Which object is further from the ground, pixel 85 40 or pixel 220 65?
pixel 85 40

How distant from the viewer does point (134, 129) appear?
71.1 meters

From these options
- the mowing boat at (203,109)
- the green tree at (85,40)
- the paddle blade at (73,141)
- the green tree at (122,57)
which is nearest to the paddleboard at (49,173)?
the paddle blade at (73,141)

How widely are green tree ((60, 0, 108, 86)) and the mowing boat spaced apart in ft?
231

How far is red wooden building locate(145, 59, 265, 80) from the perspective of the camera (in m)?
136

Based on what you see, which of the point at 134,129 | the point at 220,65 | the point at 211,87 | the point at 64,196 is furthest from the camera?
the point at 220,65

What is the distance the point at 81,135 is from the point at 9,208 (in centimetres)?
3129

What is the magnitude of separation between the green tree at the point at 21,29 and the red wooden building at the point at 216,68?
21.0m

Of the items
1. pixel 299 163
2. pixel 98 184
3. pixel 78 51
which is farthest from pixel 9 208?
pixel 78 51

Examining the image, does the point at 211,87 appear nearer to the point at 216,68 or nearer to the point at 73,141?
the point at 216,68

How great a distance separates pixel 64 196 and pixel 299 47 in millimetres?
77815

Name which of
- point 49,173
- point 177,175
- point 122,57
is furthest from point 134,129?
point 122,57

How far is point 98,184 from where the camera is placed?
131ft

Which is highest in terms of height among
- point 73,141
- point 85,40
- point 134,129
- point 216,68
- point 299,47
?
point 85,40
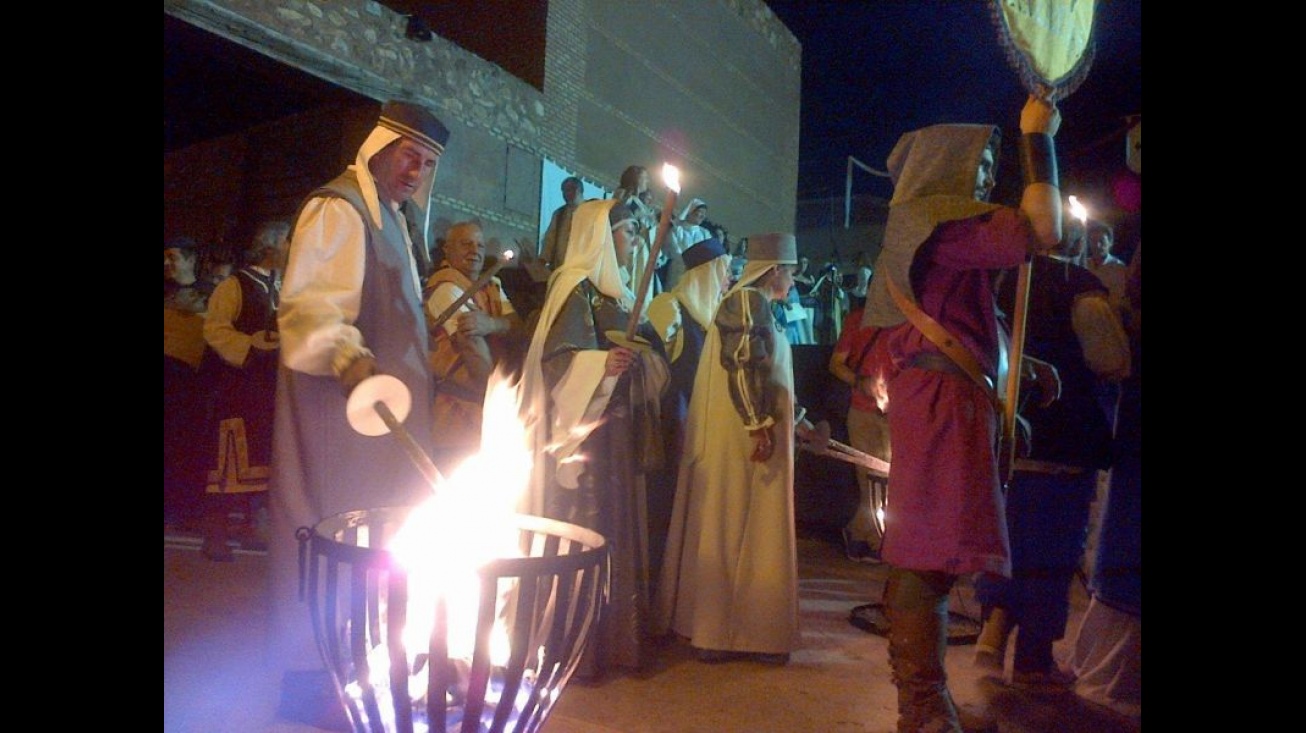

----------

Given task: Edit the material from the line with "Name which of" through the end of the material, putting "farthest" in place of "furthest" and leaving everything else unchanged. Don't include the picture in your answer.

Reply to the task:
Name which of
- point 49,173
- point 177,175
- point 122,57
is farthest from point 134,129?
point 122,57

How far is point 98,184 from where the camera is placed?
131ft

Which is highest in terms of height among
- point 73,141
- point 85,40
- point 134,129
- point 216,68
- point 299,47
?
point 85,40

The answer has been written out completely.